Anyway, after a few bites, I decided to call it quits. My siblings took little bites too, but as I had expected, none of them enjoyed it. So we decided to simply eat the frosting and candy decorations instead. Soon, the once beautiful gingerbread house with its candy trees, bushes, and walkway, was stripped bare of everything but gingerbread. Arg, I meant Gingerstone©. There we sat, with bulging bellies (Does that phrase sound weird to anyone else, or is it just me?), staring at what little remained of the house. We sat there for quite a while. Soon, we all developed stomachaches, almost certainly from eating that gingerbread.

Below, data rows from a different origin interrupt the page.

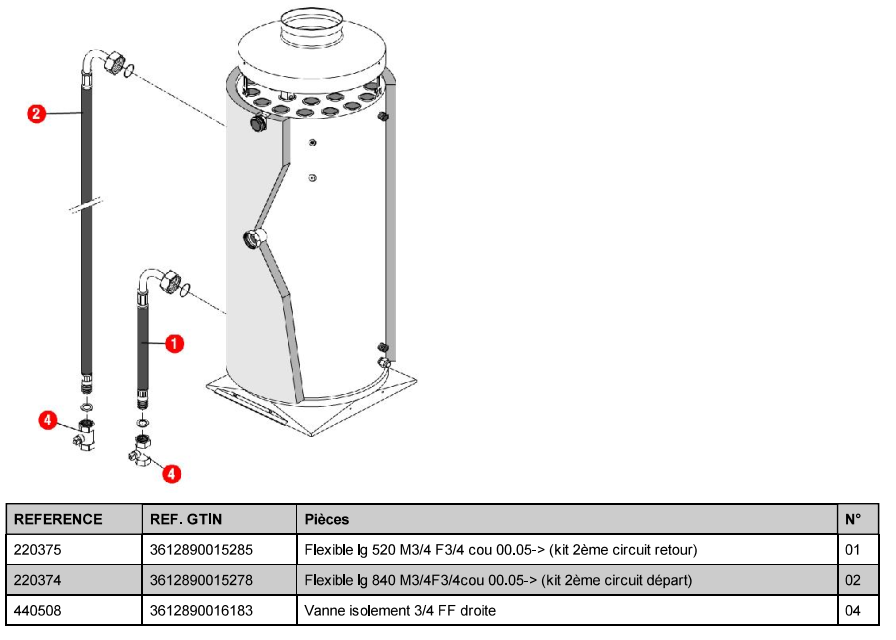 2

1

4

4

| REFERENCE | REF. GTIN | Pièces | N° |
|---|---|---|---|
| 220375 | 3612890015285 | Flexible lg 520 M3/4 F3/4 cou 00.05-> (kit 2ème circuit retour) | 01 |
| 220374 | 3612890015278 | Flexible lg 840 M3/4F3/4cou 00.05-> (kit 2ème circuit départ) | 02 |
| 440508 | 3612890016183 | Vanne isolement 3/4 FF droite | 04 |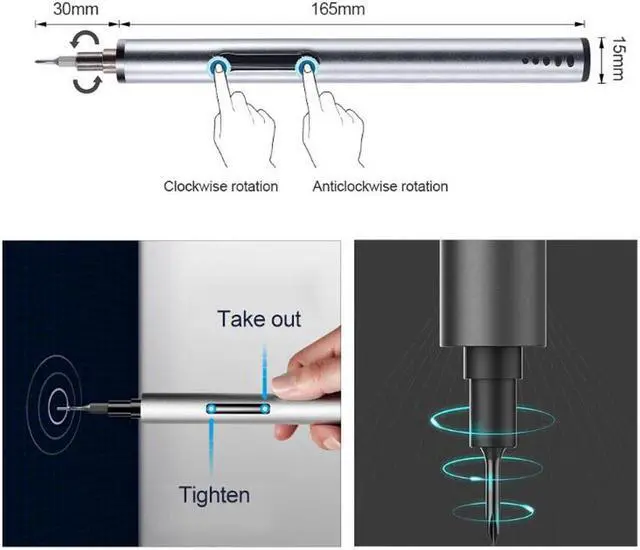 30mm
165mm
15mm
Clockwise rotation
Anticlockwise rotation
Take out
Tighten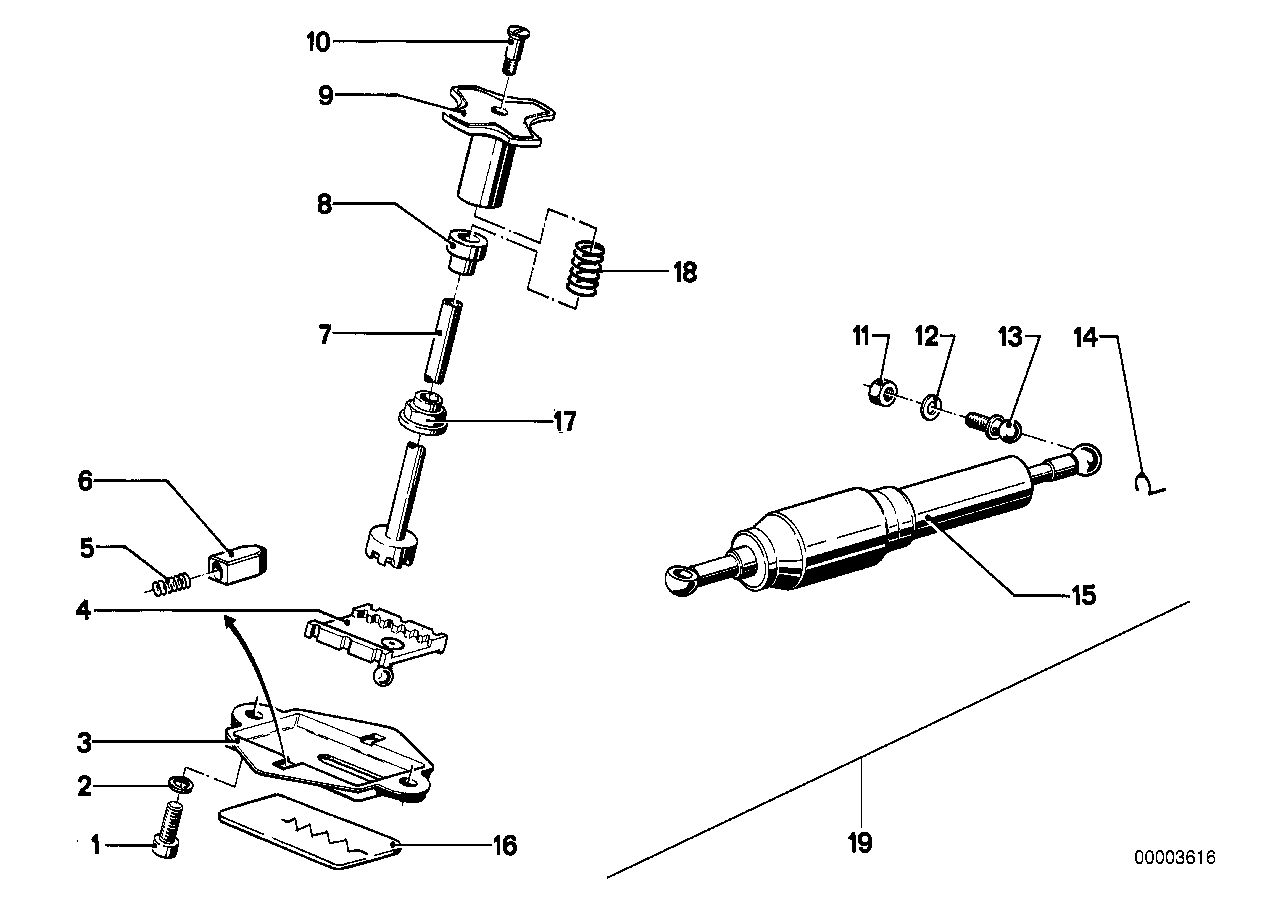 10
9
8
18
7
17
11
12
13
14
6
5
4
15
3
2
1
16
19
00003616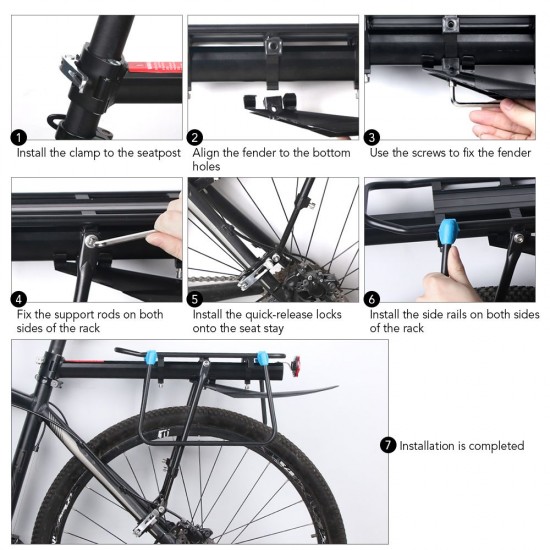 1 Install the clamp to the seatpost

2 Align the fender to the bottom holes

3 Use the screws to fix the fender

4 Fix the support rods on both sides of the rack

5 Install the quick-release locks onto the seat stay

6 Install the side rails on both sides of the rack

7 Installation is completed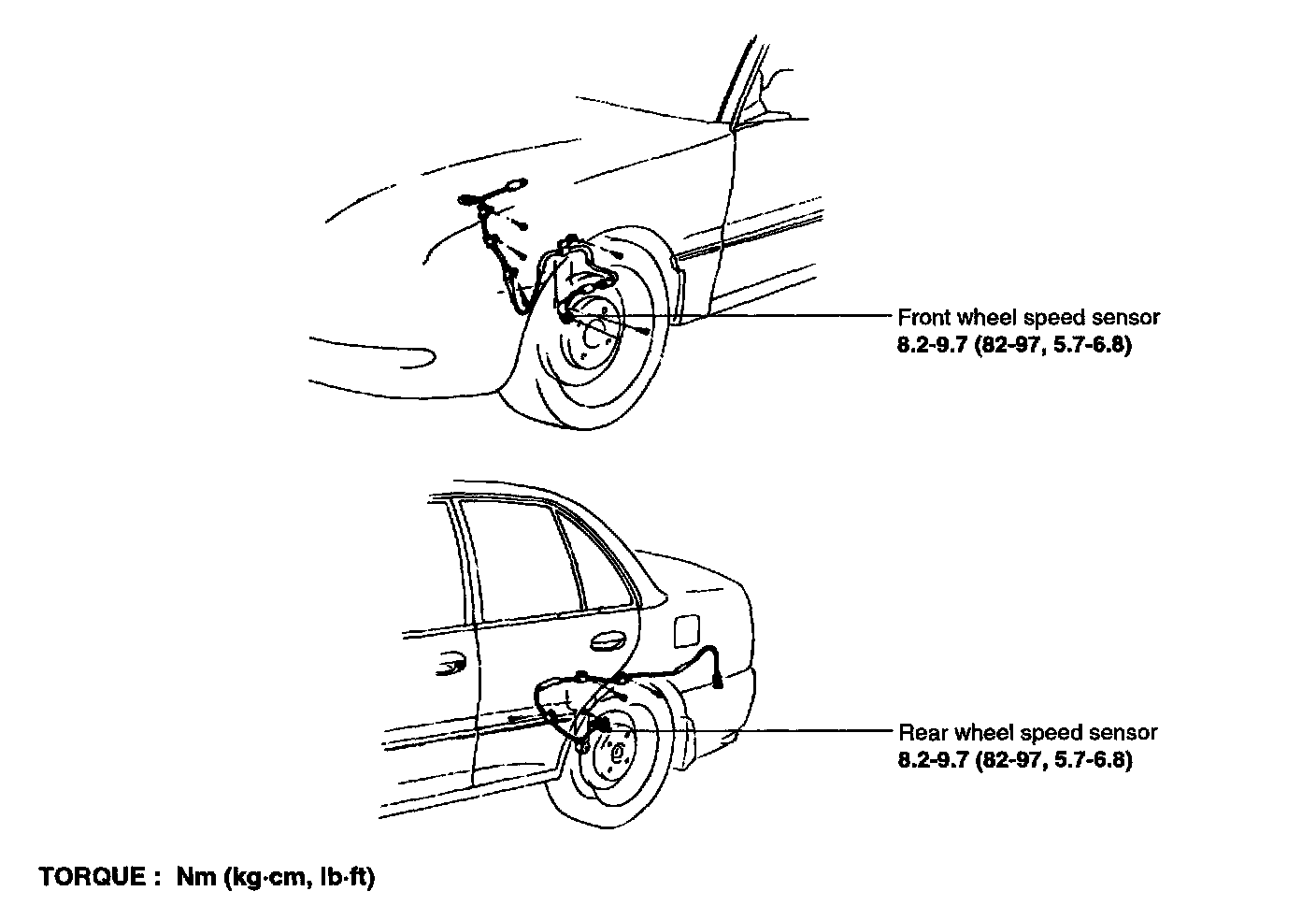 Front wheel speed sensor
8.2-9.7 (82-97, 5.7-6.8)

Rear wheel speed sensor
8.2-9.7 (82-97, 5.7-6.8)

TORQUE : Nm (kg·cm, lb·ft)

Over the next couple of days, we tried numerous times to eat the remaining gingerbread, so as not to waste it. We tried softening it with milk and other liquids, but it still tasted rather foul. Plus, my teeth still ached from that first impatient bite. My mom eventually decided to call it quits and so she put it outside for the birds to eat. Through the window, I watched the birds come and attempt to eat the gingerbread. I also saw them flying away immediately with bent and broken beaks. Fancy that.

We finally threw the crumbly remains in the trash. You don’t know how good I felt doing that. Stop pretending to; it insults me and my woeful experiences.

The moral of the story is: well I guess it doesn't really have a moral, other than that gingerbread something. I forget what. Oh wait...nevermind. NO wait, actually, I got it: if you have a problem with birds, feed them gingerbread! There. Now I feel like this story is actually useful for something.